• Provided data:
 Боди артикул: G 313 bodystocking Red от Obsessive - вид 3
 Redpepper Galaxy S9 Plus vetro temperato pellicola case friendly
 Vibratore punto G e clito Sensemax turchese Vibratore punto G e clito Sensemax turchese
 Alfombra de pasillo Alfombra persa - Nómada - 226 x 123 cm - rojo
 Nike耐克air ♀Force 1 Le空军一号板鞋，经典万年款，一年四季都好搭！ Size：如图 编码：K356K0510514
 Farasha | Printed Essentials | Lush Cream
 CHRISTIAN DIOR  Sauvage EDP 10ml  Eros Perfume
==
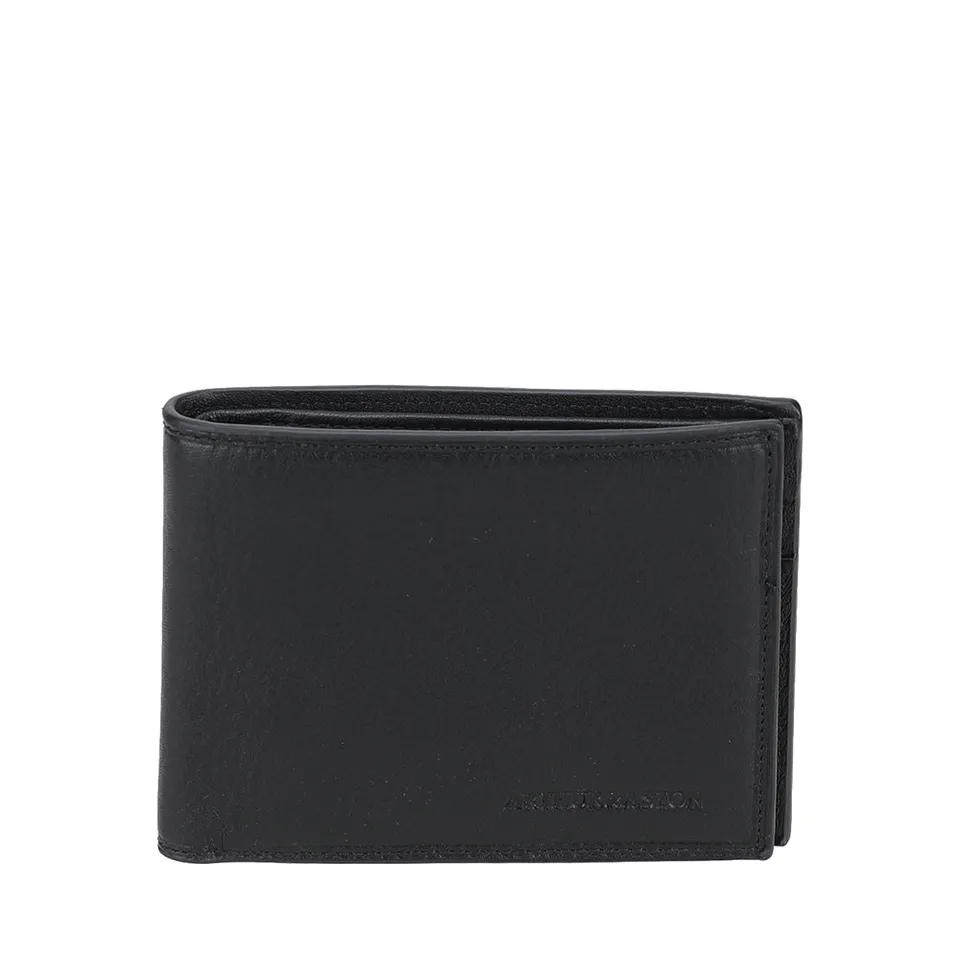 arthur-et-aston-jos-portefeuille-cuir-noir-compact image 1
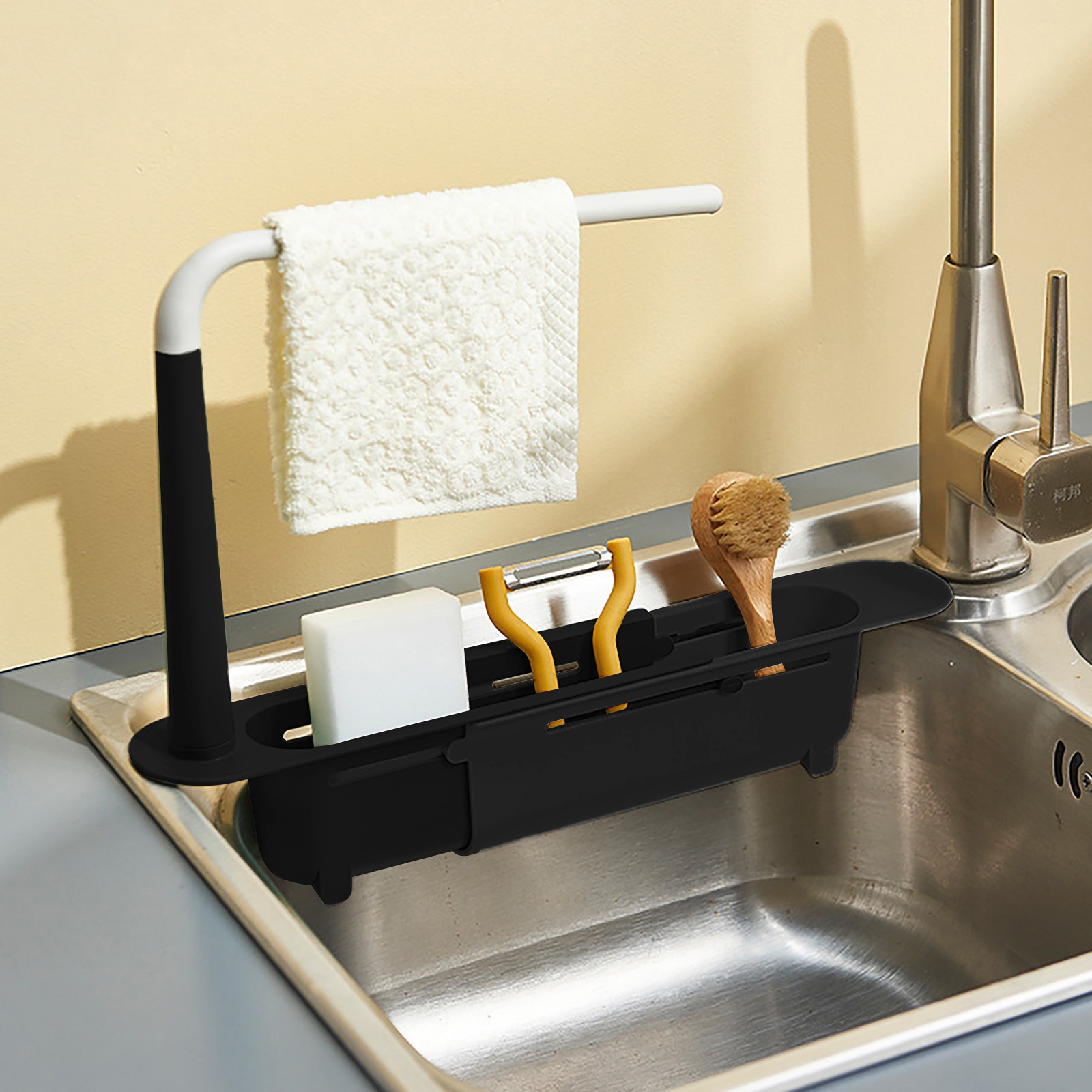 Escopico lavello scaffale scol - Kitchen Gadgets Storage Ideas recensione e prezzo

• How to complete this task: Return the records from the line that contains "arthur-et-aston-jos-portefeuille-cuir-noir-compact image 1" through the line that contains "Escopico lavello scaffale", copying each one word for word and leaving out the pictures.

• Answer space:
 arthur-et-aston-jos-portefeuille-cuir-noir-compact image 1
 Escopico lavello scaffale scol - Kitchen Gadgets Storage Ideas recensione e prezzo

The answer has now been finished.